**Directions:**
[a] List every kind of town that the passage on the fishing industry names as a place where fish is hard to get.
[b] In the passage on the fishing industry, what should the first objective be?
[c] Reproduce the passage on the fishing industry word for word, starting with "I sincerely hope" and going on through "the fishing industry.".

**Page extract:**
I sincerely hope that that programme will be continued. It is essential to continue it, in my view, for this reason, that it will be a long time before the harbour facilities along our coast are adequate for the safe anchorage and shelter of the bigger boats. During the intervening time, it will be necessary to have the smaller boats; indeed, it may be necessary to have the smaller boats always in order to keep alive the people's interest in the fishing industry.

Comment has been made on the inability to obtain fish in country towns, principally in midland towns and in towns not very far from the sea. Of course, that must be accepted as a fact. Not alone will you not find the fish in the midland towns, except on Friday, and then not invariably, but it is also true to say that you cannot get fish even in the coast town. For that reason, I think our first objective should be to develop the home market and to develop it we must bring about a change of attitude in the minds of the people towards fish.

**Provided material:**
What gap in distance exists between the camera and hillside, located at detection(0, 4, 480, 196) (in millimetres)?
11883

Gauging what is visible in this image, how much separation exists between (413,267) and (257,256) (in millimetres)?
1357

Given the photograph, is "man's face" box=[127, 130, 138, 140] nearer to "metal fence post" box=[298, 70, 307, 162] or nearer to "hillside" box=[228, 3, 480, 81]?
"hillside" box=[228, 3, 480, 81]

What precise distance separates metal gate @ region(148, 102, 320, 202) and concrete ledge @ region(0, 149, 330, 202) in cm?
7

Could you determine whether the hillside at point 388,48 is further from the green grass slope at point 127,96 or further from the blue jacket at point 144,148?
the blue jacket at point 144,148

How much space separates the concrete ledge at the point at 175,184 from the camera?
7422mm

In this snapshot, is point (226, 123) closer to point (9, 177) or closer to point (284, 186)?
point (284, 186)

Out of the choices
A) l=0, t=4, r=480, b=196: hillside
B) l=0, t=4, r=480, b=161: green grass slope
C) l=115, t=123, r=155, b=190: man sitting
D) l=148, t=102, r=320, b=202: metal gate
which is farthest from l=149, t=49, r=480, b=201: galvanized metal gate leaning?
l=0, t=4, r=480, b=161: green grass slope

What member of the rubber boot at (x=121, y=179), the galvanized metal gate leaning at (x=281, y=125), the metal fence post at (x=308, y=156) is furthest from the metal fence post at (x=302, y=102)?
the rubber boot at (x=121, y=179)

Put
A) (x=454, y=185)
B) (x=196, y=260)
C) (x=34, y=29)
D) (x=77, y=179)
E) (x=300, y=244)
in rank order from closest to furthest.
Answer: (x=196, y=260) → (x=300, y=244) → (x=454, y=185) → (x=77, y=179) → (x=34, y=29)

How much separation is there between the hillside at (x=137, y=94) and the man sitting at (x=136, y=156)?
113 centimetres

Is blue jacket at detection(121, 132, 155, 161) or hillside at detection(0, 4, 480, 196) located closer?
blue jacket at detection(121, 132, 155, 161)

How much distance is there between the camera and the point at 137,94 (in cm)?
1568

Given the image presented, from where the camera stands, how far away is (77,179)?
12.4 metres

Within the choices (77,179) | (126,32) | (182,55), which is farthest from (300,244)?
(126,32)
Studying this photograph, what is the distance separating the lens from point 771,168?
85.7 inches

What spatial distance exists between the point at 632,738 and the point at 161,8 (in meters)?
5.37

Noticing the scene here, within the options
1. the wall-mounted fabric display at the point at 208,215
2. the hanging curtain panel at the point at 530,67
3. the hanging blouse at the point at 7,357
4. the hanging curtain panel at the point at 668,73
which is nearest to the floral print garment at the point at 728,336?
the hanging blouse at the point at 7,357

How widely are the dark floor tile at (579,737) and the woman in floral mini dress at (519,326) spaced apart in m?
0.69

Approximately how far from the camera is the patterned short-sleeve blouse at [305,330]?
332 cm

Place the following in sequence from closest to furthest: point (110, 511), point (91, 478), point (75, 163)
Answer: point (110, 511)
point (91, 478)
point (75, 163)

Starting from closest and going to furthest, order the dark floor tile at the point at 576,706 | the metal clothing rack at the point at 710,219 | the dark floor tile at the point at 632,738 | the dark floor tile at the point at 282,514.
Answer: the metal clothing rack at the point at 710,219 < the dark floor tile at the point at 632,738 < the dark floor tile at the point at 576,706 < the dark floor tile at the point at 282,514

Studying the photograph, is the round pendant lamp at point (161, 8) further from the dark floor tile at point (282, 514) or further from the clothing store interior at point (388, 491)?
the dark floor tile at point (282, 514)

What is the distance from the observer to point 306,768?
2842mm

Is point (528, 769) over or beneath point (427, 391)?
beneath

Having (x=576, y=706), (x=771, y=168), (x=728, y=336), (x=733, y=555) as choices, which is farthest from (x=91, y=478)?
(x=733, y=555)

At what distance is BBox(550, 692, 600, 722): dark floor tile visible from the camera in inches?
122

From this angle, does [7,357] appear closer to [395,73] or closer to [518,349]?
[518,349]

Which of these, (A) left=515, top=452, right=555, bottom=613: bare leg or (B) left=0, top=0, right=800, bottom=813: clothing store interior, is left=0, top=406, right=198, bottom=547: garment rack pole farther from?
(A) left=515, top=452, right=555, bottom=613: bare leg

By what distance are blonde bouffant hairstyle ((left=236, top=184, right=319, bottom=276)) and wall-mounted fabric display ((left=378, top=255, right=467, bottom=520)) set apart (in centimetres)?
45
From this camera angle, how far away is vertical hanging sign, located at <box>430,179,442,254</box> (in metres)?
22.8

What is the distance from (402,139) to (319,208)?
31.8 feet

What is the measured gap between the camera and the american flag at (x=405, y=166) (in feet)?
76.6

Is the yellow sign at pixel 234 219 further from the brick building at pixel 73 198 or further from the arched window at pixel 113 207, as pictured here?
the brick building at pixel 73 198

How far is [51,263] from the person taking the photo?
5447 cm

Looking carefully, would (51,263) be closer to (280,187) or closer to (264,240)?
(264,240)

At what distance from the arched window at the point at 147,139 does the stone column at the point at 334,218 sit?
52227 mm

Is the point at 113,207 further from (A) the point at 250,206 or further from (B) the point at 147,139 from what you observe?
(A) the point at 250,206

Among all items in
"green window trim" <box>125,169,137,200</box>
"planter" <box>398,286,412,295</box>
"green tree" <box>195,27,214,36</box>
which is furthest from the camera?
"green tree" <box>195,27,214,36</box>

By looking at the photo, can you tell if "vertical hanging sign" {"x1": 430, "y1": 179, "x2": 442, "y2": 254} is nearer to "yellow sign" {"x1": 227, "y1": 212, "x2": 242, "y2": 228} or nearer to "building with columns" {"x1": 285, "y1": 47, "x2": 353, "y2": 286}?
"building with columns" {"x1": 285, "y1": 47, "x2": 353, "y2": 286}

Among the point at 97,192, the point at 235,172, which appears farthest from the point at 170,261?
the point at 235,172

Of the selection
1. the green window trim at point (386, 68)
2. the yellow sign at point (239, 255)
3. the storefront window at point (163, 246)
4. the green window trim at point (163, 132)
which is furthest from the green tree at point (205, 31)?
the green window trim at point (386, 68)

--

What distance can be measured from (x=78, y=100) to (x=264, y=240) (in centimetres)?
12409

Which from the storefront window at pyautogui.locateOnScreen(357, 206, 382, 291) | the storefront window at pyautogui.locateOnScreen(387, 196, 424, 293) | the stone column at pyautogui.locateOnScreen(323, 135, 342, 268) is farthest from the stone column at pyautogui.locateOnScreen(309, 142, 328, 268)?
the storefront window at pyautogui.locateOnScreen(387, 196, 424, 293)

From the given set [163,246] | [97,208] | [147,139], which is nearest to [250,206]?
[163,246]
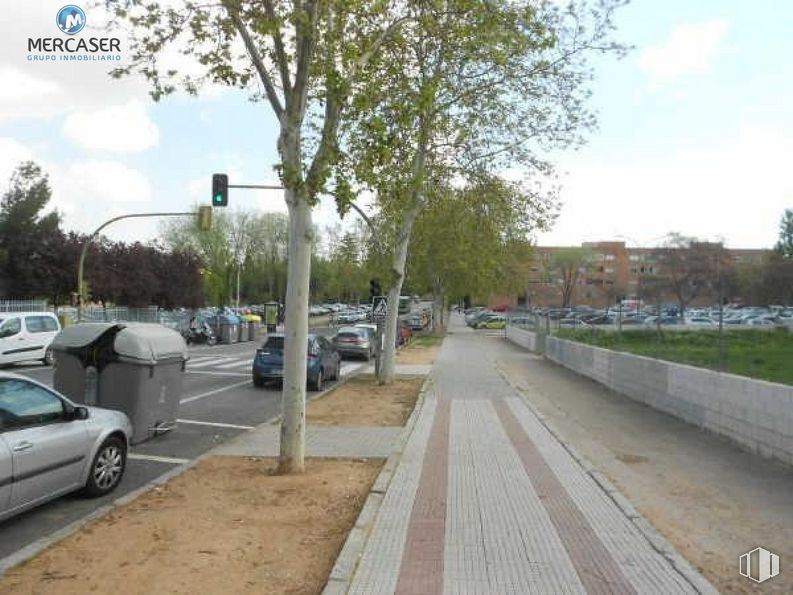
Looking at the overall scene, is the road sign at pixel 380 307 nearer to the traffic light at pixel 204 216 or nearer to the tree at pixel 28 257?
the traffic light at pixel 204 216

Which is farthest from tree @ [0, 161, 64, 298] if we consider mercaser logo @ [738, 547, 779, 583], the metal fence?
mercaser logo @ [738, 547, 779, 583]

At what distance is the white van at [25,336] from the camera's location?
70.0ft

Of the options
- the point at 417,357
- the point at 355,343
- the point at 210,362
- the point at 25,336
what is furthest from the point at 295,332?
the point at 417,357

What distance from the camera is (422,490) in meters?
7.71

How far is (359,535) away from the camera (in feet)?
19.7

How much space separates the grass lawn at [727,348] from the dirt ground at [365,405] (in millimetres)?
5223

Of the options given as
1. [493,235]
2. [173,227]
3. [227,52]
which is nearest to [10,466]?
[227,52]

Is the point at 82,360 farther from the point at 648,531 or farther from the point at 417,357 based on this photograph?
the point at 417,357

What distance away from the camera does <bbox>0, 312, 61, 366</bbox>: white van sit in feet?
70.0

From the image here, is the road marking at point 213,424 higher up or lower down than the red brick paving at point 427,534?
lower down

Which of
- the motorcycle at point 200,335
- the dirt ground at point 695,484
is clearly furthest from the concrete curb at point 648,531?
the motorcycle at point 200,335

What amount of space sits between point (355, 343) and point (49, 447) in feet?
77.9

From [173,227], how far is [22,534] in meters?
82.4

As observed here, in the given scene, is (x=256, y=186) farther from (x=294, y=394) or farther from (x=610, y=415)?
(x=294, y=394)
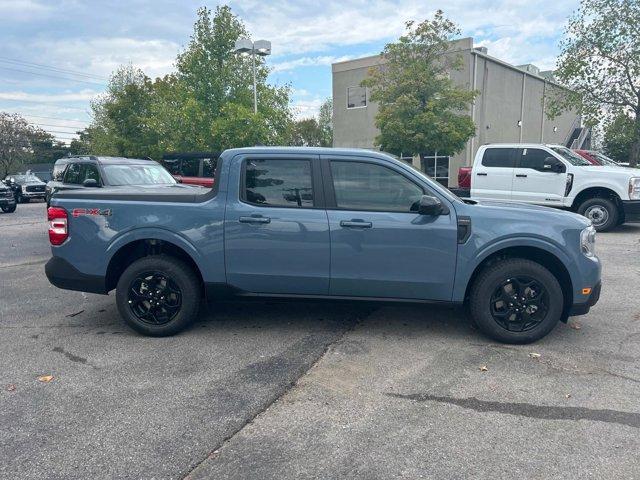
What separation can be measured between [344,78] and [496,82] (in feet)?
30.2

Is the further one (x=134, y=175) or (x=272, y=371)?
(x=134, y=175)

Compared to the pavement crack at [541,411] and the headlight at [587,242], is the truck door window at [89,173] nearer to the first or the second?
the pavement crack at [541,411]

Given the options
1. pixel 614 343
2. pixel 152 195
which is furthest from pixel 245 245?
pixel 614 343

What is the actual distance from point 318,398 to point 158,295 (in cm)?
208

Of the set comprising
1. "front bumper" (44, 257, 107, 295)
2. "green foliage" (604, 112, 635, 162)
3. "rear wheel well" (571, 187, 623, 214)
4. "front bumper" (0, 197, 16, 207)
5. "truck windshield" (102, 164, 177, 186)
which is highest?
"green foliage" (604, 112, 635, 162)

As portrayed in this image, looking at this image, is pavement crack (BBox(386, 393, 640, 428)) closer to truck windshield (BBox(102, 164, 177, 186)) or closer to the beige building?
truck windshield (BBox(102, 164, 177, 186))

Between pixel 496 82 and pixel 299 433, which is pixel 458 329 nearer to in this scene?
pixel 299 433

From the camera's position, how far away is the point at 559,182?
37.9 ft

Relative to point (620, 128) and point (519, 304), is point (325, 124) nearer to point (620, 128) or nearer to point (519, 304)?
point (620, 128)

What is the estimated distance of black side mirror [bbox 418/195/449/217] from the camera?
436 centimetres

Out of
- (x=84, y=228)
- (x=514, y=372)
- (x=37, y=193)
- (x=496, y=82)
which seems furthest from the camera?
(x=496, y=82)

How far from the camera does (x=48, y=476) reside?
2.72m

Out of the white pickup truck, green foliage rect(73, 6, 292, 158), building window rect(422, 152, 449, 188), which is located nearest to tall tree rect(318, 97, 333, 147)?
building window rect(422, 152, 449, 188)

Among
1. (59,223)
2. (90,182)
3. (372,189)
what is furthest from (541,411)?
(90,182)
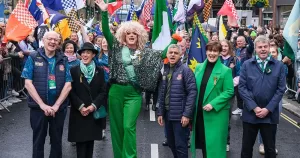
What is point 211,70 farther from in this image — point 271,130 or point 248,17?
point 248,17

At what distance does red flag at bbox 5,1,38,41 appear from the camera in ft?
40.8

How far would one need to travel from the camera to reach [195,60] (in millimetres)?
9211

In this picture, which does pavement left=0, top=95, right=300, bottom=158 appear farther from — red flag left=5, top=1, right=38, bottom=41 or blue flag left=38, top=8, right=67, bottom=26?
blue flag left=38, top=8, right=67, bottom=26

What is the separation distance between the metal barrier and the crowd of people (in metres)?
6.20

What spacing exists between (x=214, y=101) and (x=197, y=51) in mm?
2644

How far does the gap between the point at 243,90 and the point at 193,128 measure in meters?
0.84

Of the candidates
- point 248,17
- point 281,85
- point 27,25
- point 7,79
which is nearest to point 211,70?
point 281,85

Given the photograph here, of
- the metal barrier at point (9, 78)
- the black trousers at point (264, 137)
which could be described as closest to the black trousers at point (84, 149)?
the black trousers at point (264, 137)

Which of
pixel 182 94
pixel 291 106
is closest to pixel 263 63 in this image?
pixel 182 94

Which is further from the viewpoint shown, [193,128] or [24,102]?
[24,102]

**Answers in order:**
[a] country towns, midland towns, towns not very far from the sea, the coast town

[b] To develop the home market.

[c]
I sincerely hope that that programme will be continued. It is essential to continue it, in my view, for this reason, that it will be a long time before the harbour facilities along our coast are adequate for the safe anchorage and shelter of the bigger boats. During the intervening time, it will be necessary to have the smaller boats; indeed, it may be necessary to have the smaller boats always in order to keep alive the people's interest in the fishing industry.